I am 0 to 2 when it comes to guessing our children’s gender. With both boys, I desperately wanted them to be male and was sure that whatever component of the universe determined gender knew that and therefore would maliciously give me girls. Terrifying thought. Plus my nausea was worse with Jonathan and everyone said that meant a girl. So I was positive on the girl guess and completely incorrect in reality. But we knew with both by 20 weeks, so there wasn’t a whole lot of time spent wondering.
This time around, I was amazed to find that even early on, even with a completely surprise pregnancy that I was not a happy camper about, I really really, for the first time ever, wanted a girl. Up until this pregnancy I really thought I would be happy, if not completely delighted, with a house full of boys. I know what it’s like to be female and the otherness and sometimes baffling mystery that is the opposite sex appealed to me. Boys come with their own unique sets of problems but at least I wasn’t intimately acquainted with them! I know all too well the problems and pressures and hurts and millions of little things that make up being a girl and later a woman and I really wasn’t interested in having all of that so very in my face on a daily basis. I didn’t want to watch my daughter deal with things I had struggled with.

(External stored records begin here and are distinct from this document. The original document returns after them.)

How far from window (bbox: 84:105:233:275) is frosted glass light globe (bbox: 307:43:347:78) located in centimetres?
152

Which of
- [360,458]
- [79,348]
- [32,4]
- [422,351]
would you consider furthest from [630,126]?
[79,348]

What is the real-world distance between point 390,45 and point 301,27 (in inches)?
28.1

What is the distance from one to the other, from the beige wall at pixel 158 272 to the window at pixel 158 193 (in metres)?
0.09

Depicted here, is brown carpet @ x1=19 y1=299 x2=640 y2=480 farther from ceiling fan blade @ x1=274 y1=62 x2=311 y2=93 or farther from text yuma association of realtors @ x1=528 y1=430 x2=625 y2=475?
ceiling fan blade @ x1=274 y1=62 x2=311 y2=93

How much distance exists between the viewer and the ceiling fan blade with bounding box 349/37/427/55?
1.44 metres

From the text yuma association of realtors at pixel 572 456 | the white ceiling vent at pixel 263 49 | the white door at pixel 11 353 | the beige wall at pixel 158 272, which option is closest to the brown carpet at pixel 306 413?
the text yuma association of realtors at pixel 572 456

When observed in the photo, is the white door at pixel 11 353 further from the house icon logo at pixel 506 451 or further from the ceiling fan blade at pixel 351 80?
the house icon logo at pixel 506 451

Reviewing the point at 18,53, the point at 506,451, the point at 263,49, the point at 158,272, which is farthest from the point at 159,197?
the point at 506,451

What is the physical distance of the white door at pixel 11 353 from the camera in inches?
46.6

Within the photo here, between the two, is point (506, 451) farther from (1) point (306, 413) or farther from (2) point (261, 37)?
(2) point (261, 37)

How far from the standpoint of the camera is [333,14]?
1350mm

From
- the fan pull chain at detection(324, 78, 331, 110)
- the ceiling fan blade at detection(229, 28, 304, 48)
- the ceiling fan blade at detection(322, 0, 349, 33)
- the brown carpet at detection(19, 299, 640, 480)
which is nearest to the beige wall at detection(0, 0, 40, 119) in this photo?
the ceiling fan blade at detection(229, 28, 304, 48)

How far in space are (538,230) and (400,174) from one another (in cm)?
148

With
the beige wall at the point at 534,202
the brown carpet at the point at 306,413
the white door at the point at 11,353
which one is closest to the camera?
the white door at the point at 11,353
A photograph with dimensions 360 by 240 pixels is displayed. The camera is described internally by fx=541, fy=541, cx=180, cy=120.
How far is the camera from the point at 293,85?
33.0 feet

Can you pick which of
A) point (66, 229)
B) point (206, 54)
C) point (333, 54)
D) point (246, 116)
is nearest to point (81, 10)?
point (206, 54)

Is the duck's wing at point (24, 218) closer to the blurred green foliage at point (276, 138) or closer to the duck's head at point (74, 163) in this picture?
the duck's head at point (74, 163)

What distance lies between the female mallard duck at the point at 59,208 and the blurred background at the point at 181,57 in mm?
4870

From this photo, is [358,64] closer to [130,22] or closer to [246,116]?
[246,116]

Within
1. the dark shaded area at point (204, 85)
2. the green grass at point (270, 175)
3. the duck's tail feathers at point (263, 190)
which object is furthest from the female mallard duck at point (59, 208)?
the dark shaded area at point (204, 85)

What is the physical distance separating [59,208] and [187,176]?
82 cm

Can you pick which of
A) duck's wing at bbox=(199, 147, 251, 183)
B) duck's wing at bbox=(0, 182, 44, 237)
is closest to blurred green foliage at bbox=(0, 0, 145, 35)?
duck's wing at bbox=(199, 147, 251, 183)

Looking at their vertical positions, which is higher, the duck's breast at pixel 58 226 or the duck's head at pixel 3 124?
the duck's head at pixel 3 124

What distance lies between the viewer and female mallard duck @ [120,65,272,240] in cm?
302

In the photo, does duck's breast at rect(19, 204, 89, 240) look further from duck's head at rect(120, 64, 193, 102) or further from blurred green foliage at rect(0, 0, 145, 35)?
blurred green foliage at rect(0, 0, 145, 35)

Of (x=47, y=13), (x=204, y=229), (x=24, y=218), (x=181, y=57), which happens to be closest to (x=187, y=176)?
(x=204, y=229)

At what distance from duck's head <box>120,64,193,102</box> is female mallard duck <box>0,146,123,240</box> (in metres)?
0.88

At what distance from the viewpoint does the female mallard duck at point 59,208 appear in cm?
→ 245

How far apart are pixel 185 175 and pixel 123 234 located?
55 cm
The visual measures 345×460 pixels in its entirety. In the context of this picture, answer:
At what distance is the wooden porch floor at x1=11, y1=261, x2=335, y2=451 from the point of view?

It felt that any problems that she faced would feel too close.
When I was hoping for a boy when pregnant with Isaac I didn’t quite have the words But a few years later I stumbled across Erica Rivera’s memoir Insatiable: A young mother’s struggle with anorexia and she put words to at least some of what I was thinking about when she wrote about having her first daughter.
I imagine the avalanche of My Little Ponies, Barbies, and Disney Princesses. I imagine being forced to buy tutus and ballet shoes, endure tea parties and potty training. I imagine the hoarding of hair products, the mess of maxi pads, the agony of prom dresses and pantyhose.
Worst of all: the diets.
If only I could inoculate her against eating disorders along with measles, mumps, and rubella.
If I had a son, there would be no restrictions. I’d allow him spoons of peanut butter for breakfast, nachos for lunch, cupcakes at bedtime. It wouldn’t matter if I took him into public with bed hair and mismatched clothes.
But a daughter… a daughter is different.
If I’m her role model, I’m afraid I’ll pass on the adolescent body hatred like an undesired family heirloom.
The thought of a girl was, put simply, more than I wanted to deal with. Fast forward four years and, oddly enough, my sons’ hurts and losses and struggles are still difficult for me, even though they are the opposite gender. Shocking, I know.
Now… well, we have a lot of cars and legos and trucks strewn around our house and it could stand for a little pink and glitter. Also, I am getting tired of my “get your hands out of your pants” mantra and the desire to tell both my children; ”Yes, yes it IS still attached to you. I promise you don’t have to keep checking!” Boys! It would be nice to have someone just a little more comprehensible, a little more like me. Besides, I think Clint might frown on my getting pedicures with either of the boys as a fun “mother son” outing.
Since we are not going the route of the ultrasound reveal, I decided to “test” (using that word loosely!) this baby’s gender to see what I am supposedly having. The answer from the smattering of tests I took? 5 came out girl and 4 came out boy. It must be a hermaphrodite.
Based on a baby gender test online: Boy
The morning sickness test – I had it, therefore: Girl
Craving test – wanting salt and protein: Boy
Baking soda test: Girl
Chinese Gender Predictor: Girl
Heart rate – under 140: Boy
The ring test (Put your wedding ring on a string and dangle it over your belly. If it swings side to side it’s a boy, if it spins in circles, it’s a girl.): Girl
The hairline test (Find your last child, look at their hairline at the nape of their neck. If it comes to a point you’re having the opposite gender, if it goes straight across you’re having the same gender.): Boy
The penny test (Lick your thumb and rub it on a penny. Hold the penny against the wall with the same thumb for 30 seconds. If it sticks, you’re having a girl.): Girl
I lean pretty heavily on the heart rate test, and I think I am having another boy (Which, in all honesty will be a little disappointing. Yes, I just want a healthy baby and yes, we have very cute boys, but I want a healthy GIRL baby, even if it means a million ruffled baby socks and hair bands.) I look forward to finding out in a few months!
Hard to imagine that with all these fantastic tests they bothered to invent the ultrasound.